# Is it too late???



## Bekalinda73

I am 42... And trying to get pregnant for the first time... :thumb: Well... I will be 43 in July 2016 - this year... I have been married for 3 years... It's taken me some time to find the one... :hugs: so it hasn't happened before... :coffee: I've been trying for a year... In April 2015 I kept getting a LOW rate for my ovulation test... Never got a HIGH one... Until April this year... Got a HIGH ovulation test and was over the moon!!! :happy dance: Then my husband and I tried on all the days my ovulation test detected high... Then I started getting some pregnancy symptoms... We also used Conceive Plus gel and in my opinion that was what helped me... Anyone has used it before? My pregnancy symptoms were fatigue & feeling bloated, very sleepy everyday... You know when you know & feel that you're pregnant? Then I did the pregnancy test... 1-2 weeks pregnant!!! Again I was over the moon... :happy dance: Pregnant for the first time at 42!!! I was scared too... :wacko: Then when my period was due I spotted... But the following day... My period came in full... It turns out it wasn't the period, but a very early miscarriage... It happened all very fast... I must have detected the pregnancy hormone from a really early stage of my pregnancy... I felt totally disheartened... 2 weeks pregnant and I find out just in that same week that I'm no longer pregnant... back to square one now... :growlmad::nope: Can't believe it... Now I'm having my ovulation window starting tomorrow... So my husband and I had sex today... One day before ovulation... I'm so scared as my ovulation test detected LOW fertility today, so I don't know if this month it will score a HIGH again, as last month was actually the first time it picked a HIGH... Do you think it's all too late for me to try?!?!? Ladies!!! What do you think? :cry:


----------



## Lucasmum

I've not got any advice but didnt want to read and run, I'm 40 and am expecting my second my friend had her last at 44 not any help I know :hugs:


----------



## BunnyN

There is still a chance although being completely honest it is much lower than 3 or 4 years ago. I think the chances of having a baby naturally at 43 are about 1 to 2%. If you do get pregnant the chance of a miscarriage is about 38%. Fertility treatments can increase the chances. Donor eggs increase the chances dramatically. My aunt had twins at 46 with the help of donor eggs. She got pregnant naturally 2 times before that but sadly both times ended in miscarriage.


----------



## MamaBerry

I think there is still a chance but you may need some help. If you are open to it, you could book an appointment with a fertility specialist. And there is also the option of seeing a naturopathic doctor.

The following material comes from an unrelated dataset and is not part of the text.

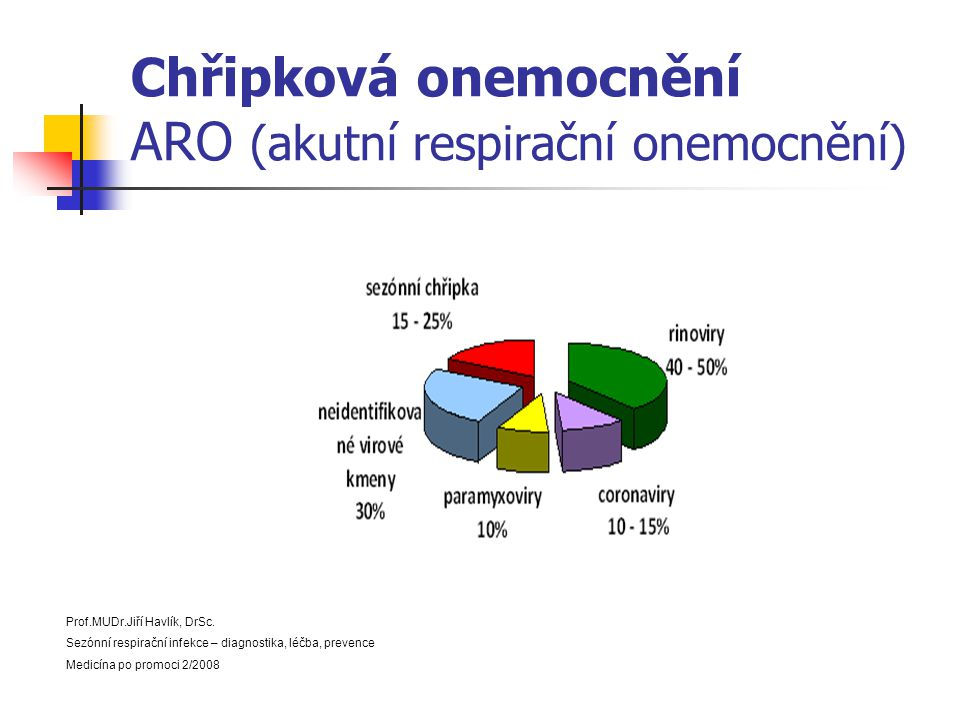 Chřipková onemocnění ARO (akutní respirační onemocnění) Prof.MUDr.Jiří Havlík, DrSc. Sezónní respirační infekce – diagnostika, léčba, prevence Medicín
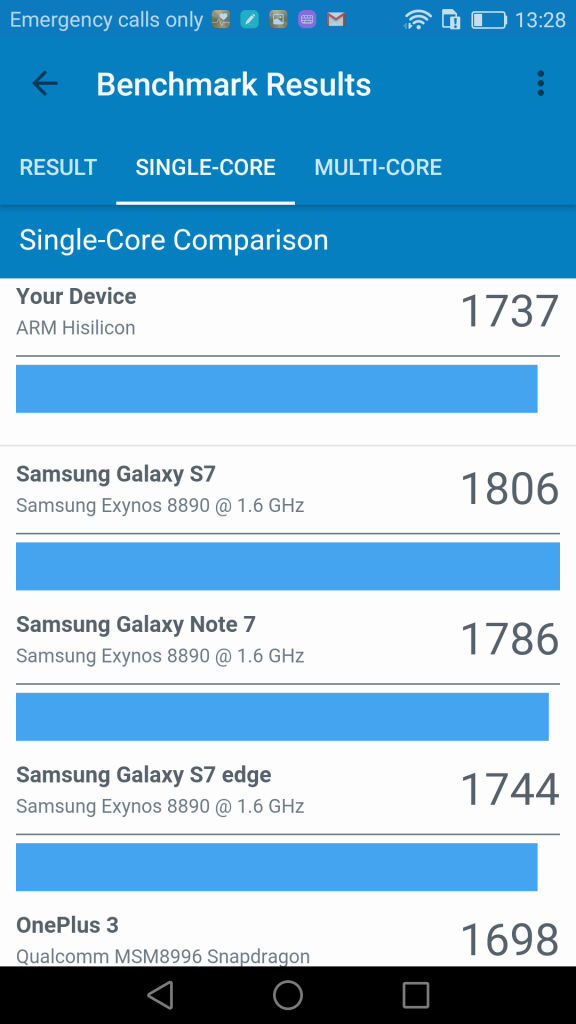 honor-8-benchmarks-3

I'm 39 and diagnosed with diminished ovarian reserve. While waiting to start fertility treatments, i was blessed with a miracle and am now almost 6 weeks pregnant. I had been taking some supplements and going for weekly acupuncture sessions. Not sure if that would be your thing, but perhaps its something to look into?

Wishing you the best of luck!


----------



## tommyg

Still a chance but given you have been trying a year I would seek help or at least get assessments done so you know what your chances are and they will flag up any potential issues.


----------



## thesnapper

I would feel that since you became pregnant recently then there is still a good chance of it happening again. Don't lose hope too soon.
I'm 42 years young, and 27 weeks pregnant with my first baby. 
Had an early miscarriage around this time last year and became pregnant again about 6 months later. 
i have no words of wisdom in so far as anything i might have done to become pregnant on both occassions aside from oodle amounts of nookie. :winkwink:


----------



## CaliDreaming

At 42 it's definitely not too late. If you go on Babycenter, they have a thriving Over 40 and pregnant section. There have been a few studies that have shown that it's not as hard as 40 somethings to get pregnant as previously thought. In fact, 40 year old women are the fastest growing group of women getting abortions, because many believed they were too old to get pregnant and took no precautions. I've read that while female fertility does decline after 35, there is no second huge drop after 40. Instead, you will remain about as fertile as you were in mid thirties. 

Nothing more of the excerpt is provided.